Shard sync_id keeps changing in read-only cluster (ES 5.5)

I was hoping to use synced flush to speed up recovery after a node restart, but I have not been able to make it work. Is it possible to make sure that sync_id does not change for any shards, to avoid copying indices across the network?

I have tried the following without any success:

  • cluster.routing.allocation.enable is set to none
  • cluster.blocks.read_only is set to true
  • synced flush has been performed successfully on all indices
  • Shut down all external processes trying to index, delete or change anything.

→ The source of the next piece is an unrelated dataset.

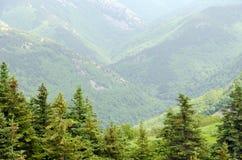 海角不列塔尼人的森林 库存图片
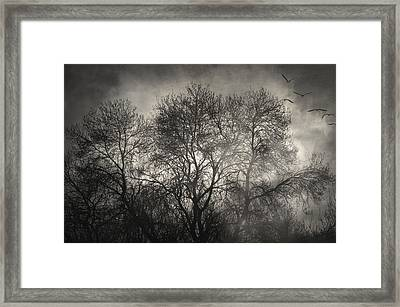 Beyond The Morning Framed Print by Taylan Soyturk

Some properties of the cluster:

  • 5TB of data
  • 10 nodes
  • 4000 indices of uneven size.
  • 50-100 writes (indexing+delete) per second
  • Elasticsearch 5.5

Recovery of just one node takes several hours. I know that it is possible to tune recovery speed by various settings, but it will always be much slower to copy than to use local files.

Is this working as expected? Are there anything else I can do to avoid copying indices across the network when a node is restarted?

Thanks!

Further debugging showed that elastic will always set new sync_ids when marking indices as inactive (which happens after 5 minutes of no indexing activity by default). It doesn't matter if the index has already been sync flushed manually and nothing needs to be synced.

So instead of performing a synced flush after shutting down indexing, it is much quicker to wait for 5 minutes (indices.memory.shard_inactive_time) before restarting a node.

See https://github.com/elastic/elasticsearch/issues/27838

This topic was automatically closed 28 days after the last reply. New replies are no longer allowed.